> **TRECHO**:
□ □ □ □ □ □ □

O adolescente morou na capital pernambucana até os 5 anos, quando se mudou para a cidade de Camaragibe, na Região Metropolitana. Ele teve uma infância dividida entre estudos, livros e filmes. Com os pais trabalhando, um dos irmãos estudando em um período diferente do seu e os demais morando em outra casa, João precisou ficar sozinho muitas vezes, e diz que o silêncio foi proveitoso. "Acho que isso contribuiu muito porque era nesse período que eu ia atrás de aprender as coisas. Eu gostava muito de ler e assistir filmes. Foi assim que surgiu meu interesse pela língua inglesa", disse.  

Tendo cursado todo o ensino fundamental no Centro Educacional Professora Jovelina, em Camaragibe, no ano de 2018 ingressou no Colégio Militar do Recife (CMR), na Zona Oeste da capital pernambucana. No ensino médio, ele começou a se envolver em projetos sobre os dois assuntos que mais gosta: ciências e política.

O então aluno do CMR participou, entre 2018 e 2019, do Programa de Iniciação Científica do Ensino Médio na Universidade Federal de Pernambuco (UFPE), desenvolvendo estudo na área de células-tronco. Em 2019, ele foi selecionado para participar do Harvard Model United Nations, um dos eventos acadêmicos direcionados à estudantes, simulando organismos da Organização das Nações Unidas (ONU).

Em 2020, João teve projeto aceito para a 25ª Assembleia da Juventude da ONU, realizada em Nova York, com jovens de mais de 100 países ao redor do mundo para debater os 17 Objetivos do Desenvolvimento Sustentável - Agenda 2030. O pernambucano apresentou iniciativa chamada Cidadãos do Mundo, que tinha como objetivo divulgar as conferências Modelo da ONU para todas as escolas brasileiras. Também no ano passado, João participou do Programa Parlamento Jovem Brasileiro 2020, que oferece a estudantes do ensino médio de todo o País a oportunidade de simular a jornada de trabalho dos deputados federais.

□ □ □ □ □ □ □

> **TAREFA**: Retome o trecho acima sobre a trajetória do estudante João e continue-o a partir da última frase.

> **DADOS REGISTRADOS**:

□ □ □ □ □ □ □

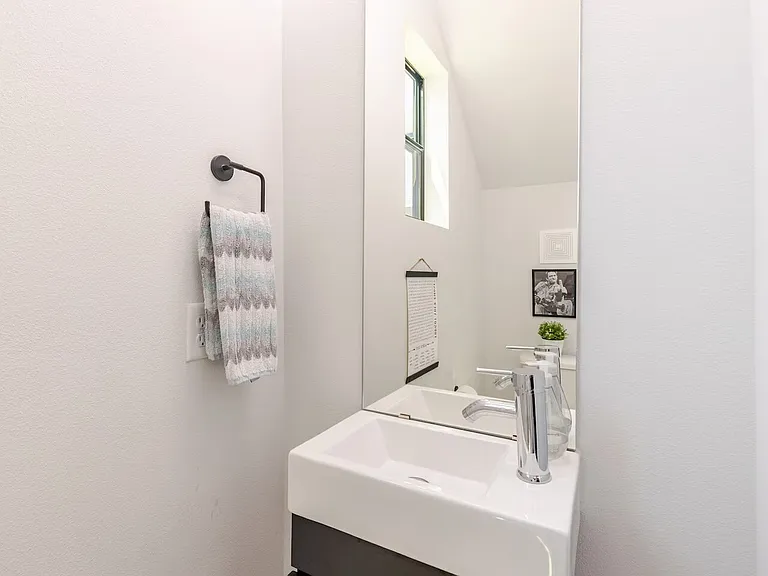 2715 E 3rd St #1 — Photo 21
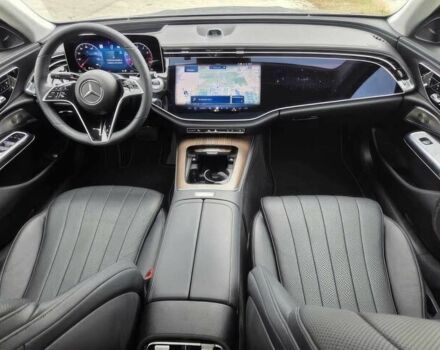 Серый Мерседес Е-Класс, объемом двигателя 2 л и пробегом 26 тыс. км за 33500 $, фото 5 на Automoto.ua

□ □ □ □ □ □ □

> **RESULTADO DA TAREFA**:
Durante o terceiro ano do ensino médio, João descobriu o Programa Oportunidades Acadêmicas, da EducationUSA, iniciativa do Departamento de Estado norte-americano que ajuda estudantes de baixa renda que querem estudar fora do Brasil e são academicamente qualificados. Além de Harvard, ao menos outras dez instituições norte-americanas receberam inscrições do pernambucano. 

Esforço e recompensa 

Para conquistar o resultado, o adolescente teve que abdicar de muitos momentos de sua vida. Além de provas, os estudantes precisaram submeter as notas do ensino médio, ter cartas de recomendação, redações sobre experiências pessoais e ainda comprovar algum envolvimento com causas da comunidade. Ele vai cursar Government, o que equivale ao curso de ciências políticas.

"Eu estudei bastante para as provas. Eu acordava muito cedo e ia até a noite estudando e aperfeiçoando meu inglês, porque as provas são todas em inglês. Além disso, tive que testar a habilidade de falar e de ouvir, pois eles analisam tudo, não só a escrita. Em relação às provas, foi uma preparação assim: acordando, estudando e ficando até dar sono e o cansaço realmente bater".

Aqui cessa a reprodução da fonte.